#### Your goal:
Could you retype the entries exactly as they are?
=-=-=
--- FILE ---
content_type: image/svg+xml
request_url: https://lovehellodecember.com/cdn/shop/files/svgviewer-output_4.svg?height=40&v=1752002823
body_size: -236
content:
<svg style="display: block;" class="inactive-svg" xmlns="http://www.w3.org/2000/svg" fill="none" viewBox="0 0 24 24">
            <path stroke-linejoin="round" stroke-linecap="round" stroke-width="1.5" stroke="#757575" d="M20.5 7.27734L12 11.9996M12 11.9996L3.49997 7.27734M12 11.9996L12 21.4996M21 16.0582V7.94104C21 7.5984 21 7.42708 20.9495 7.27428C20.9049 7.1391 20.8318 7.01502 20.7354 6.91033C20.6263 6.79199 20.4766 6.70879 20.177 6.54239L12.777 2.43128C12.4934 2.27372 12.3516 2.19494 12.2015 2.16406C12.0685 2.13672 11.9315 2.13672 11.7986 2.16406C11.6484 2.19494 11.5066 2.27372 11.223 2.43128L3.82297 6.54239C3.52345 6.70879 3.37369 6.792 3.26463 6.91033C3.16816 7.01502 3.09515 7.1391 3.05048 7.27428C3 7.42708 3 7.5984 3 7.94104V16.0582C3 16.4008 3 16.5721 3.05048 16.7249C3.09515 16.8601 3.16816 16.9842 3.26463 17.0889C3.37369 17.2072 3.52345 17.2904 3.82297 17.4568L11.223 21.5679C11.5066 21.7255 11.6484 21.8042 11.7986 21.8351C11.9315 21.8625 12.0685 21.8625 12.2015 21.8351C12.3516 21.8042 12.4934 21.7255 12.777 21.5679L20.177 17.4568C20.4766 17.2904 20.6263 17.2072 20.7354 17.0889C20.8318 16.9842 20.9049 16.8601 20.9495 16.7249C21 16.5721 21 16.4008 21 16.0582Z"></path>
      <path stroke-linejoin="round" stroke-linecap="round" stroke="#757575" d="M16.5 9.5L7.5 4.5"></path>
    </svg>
=-=-=
#### Task result:
--- FILE ---
content_type: image/svg+xml
request_url: https://lovehellodecember.com/cdn/shop/files/svgviewer-output_4.svg?height=40&v=1752002823
body_size: -236
content:
<svg style="display: block;" class="inactive-svg" xmlns="http://www.w3.org/2000/svg" fill="none" viewBox="0 0 24 24">
            <path stroke-linejoin="round" stroke-linecap="round" stroke-width="1.5" stroke="#757575" d="M20.5 7.27734L12 11.9996M12 11.9996L3.49997 7.27734M12 11.9996L12 21.4996M21 16.0582V7.94104C21 7.5984 21 7.42708 20.9495 7.27428C20.9049 7.1391 20.8318 7.01502 20.7354 6.91033C20.6263 6.79199 20.4766 6.70879 20.177 6.54239L12.777 2.43128C12.4934 2.27372 12.3516 2.19494 12.2015 2.16406C12.0685 2.13672 11.9315 2.13672 11.7986 2.16406C11.6484 2.19494 11.5066 2.27372 11.223 2.43128L3.82297 6.54239C3.52345 6.70879 3.37369 6.792 3.26463 6.91033C3.16816 7.01502 3.09515 7.1391 3.05048 7.27428C3 7.42708 3 7.5984 3 7.94104V16.0582C3 16.4008 3 16.5721 3.05048 16.7249C3.09515 16.8601 3.16816 16.9842 3.26463 17.0889C3.37369 17.2072 3.52345 17.2904 3.82297 17.4568L11.223 21.5679C11.5066 21.7255 11.6484 21.8042 11.7986 21.8351C11.9315 21.8625 12.0685 21.8625 12.2015 21.8351C12.3516 21.8042 12.4934 21.7255 12.777 21.5679L20.177 17.4568C20.4766 17.2904 20.6263 17.2072 20.7354 17.0889C20.8318 16.9842 20.9049 16.8601 20.9495 16.7249C21 16.5721 21 16.4008 21 16.0582Z"></path>
      <path stroke-linejoin="round" stroke-linecap="round" stroke="#757575" d="M16.5 9.5L7.5 4.5"></path>
    </svg>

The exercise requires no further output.